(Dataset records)
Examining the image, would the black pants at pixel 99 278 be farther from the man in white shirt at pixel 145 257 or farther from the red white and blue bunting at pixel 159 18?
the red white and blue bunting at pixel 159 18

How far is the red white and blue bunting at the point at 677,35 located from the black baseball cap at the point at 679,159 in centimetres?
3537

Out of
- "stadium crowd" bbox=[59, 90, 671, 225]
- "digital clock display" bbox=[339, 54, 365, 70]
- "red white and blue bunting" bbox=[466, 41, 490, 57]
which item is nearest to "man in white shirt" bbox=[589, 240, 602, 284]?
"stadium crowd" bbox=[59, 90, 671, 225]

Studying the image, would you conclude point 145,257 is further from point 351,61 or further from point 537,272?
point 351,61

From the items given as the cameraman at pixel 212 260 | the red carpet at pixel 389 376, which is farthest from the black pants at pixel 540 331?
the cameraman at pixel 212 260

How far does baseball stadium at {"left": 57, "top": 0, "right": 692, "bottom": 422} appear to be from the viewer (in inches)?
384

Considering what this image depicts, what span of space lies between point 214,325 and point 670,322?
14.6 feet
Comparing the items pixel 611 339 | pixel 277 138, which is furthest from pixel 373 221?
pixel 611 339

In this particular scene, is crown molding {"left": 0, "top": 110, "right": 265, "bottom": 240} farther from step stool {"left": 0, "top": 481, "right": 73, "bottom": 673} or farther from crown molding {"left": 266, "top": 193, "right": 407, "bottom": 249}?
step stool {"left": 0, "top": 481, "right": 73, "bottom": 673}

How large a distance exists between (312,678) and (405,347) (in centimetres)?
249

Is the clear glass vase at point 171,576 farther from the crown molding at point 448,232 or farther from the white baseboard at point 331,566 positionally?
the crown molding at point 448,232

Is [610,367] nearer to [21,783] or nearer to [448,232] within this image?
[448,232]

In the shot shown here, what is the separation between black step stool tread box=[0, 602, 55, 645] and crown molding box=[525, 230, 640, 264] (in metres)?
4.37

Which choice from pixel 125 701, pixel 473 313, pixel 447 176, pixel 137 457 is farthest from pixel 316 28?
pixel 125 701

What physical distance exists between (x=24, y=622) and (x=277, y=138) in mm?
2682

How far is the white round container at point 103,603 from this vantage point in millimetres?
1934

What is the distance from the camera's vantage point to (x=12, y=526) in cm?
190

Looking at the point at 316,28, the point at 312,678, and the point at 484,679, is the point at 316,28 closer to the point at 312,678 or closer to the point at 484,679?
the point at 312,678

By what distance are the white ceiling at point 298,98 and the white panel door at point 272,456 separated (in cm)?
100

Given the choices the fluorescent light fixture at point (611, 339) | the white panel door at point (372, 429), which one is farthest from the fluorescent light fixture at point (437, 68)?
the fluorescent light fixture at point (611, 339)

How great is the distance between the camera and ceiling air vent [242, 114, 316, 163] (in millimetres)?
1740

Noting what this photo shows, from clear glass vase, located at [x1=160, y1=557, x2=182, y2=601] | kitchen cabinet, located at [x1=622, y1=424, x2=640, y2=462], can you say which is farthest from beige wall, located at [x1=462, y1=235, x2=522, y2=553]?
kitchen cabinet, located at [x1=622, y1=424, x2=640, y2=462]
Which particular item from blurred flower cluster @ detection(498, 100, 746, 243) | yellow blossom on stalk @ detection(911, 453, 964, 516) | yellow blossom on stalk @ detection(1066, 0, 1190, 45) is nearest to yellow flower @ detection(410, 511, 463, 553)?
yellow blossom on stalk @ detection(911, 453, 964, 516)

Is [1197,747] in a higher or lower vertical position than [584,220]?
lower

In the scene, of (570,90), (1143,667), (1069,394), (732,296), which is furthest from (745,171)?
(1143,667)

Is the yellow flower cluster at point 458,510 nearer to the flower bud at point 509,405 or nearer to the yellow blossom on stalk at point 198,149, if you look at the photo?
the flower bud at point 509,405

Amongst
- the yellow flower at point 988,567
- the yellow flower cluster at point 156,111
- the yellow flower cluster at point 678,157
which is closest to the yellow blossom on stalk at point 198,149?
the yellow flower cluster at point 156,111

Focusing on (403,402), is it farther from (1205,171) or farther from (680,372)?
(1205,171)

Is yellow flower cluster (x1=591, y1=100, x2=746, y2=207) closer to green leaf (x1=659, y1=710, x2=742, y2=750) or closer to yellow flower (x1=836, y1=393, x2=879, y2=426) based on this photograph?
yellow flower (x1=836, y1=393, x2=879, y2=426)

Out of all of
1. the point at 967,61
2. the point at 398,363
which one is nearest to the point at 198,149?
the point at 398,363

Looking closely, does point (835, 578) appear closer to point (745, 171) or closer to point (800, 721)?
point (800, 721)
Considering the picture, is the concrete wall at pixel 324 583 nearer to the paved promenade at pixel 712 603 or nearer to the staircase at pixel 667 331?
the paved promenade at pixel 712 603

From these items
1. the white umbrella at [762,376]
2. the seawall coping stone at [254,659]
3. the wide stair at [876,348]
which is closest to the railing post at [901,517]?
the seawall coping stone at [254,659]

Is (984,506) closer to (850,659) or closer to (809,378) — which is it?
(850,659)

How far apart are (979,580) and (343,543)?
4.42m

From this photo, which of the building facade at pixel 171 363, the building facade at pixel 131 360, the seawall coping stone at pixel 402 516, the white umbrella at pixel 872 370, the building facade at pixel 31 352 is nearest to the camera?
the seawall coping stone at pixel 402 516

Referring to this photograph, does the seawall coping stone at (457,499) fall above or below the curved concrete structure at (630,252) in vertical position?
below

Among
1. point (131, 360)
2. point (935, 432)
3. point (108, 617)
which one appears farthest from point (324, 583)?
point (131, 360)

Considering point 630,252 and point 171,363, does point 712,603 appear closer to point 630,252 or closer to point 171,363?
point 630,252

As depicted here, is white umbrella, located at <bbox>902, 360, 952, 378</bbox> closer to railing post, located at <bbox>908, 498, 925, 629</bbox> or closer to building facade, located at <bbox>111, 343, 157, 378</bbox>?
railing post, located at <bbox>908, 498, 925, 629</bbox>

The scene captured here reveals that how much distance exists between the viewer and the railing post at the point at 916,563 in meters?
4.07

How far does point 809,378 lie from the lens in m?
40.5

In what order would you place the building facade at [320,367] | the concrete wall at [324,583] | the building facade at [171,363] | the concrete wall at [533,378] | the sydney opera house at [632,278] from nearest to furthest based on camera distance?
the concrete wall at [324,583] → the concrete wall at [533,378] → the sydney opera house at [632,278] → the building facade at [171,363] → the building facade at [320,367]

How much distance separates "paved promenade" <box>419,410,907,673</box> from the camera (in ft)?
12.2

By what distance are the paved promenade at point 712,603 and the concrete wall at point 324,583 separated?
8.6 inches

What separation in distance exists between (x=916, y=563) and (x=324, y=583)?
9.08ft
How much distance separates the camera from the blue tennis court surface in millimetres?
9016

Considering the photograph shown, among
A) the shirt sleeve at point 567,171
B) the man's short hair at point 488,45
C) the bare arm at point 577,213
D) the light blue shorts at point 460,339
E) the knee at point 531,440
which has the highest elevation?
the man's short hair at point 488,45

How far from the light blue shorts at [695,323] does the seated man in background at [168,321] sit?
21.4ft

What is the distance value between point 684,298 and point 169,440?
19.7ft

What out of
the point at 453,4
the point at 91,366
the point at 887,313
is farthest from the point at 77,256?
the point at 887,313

→ EXERCISE:
Output only the lines from the one holding "How far does point" through the last line above, exactly as they appear.

→ THE OUTPUT:
How far does point 809,378 lie from the lens in m?
40.5

In what order would you place the building facade at [320,367] | the concrete wall at [324,583] | the building facade at [171,363] | the concrete wall at [533,378] | the sydney opera house at [632,278] from nearest to furthest based on camera distance?
the concrete wall at [324,583] → the concrete wall at [533,378] → the sydney opera house at [632,278] → the building facade at [171,363] → the building facade at [320,367]

How much distance separates "paved promenade" <box>419,410,907,673</box> from the camera (in ft)?
12.2

By what distance are the paved promenade at point 712,603 and the concrete wall at point 324,583 separated?
8.6 inches

What separation in distance exists between (x=916, y=563) and (x=324, y=583)?
9.08ft
How much distance separates the camera from the blue tennis court surface in millimetres?
9016

Considering the photograph shown, among
A) the shirt sleeve at point 567,171
B) the man's short hair at point 488,45
C) the bare arm at point 577,213
D) the light blue shorts at point 460,339
E) the knee at point 531,440
which has the highest elevation?
the man's short hair at point 488,45

How far from the light blue shorts at [695,323] does the seated man in background at [168,321] sit?
21.4ft

What is the distance value between point 684,298 and point 169,440?
19.7ft

What out of
the point at 453,4
the point at 91,366
the point at 887,313
is farthest from the point at 77,256?
the point at 887,313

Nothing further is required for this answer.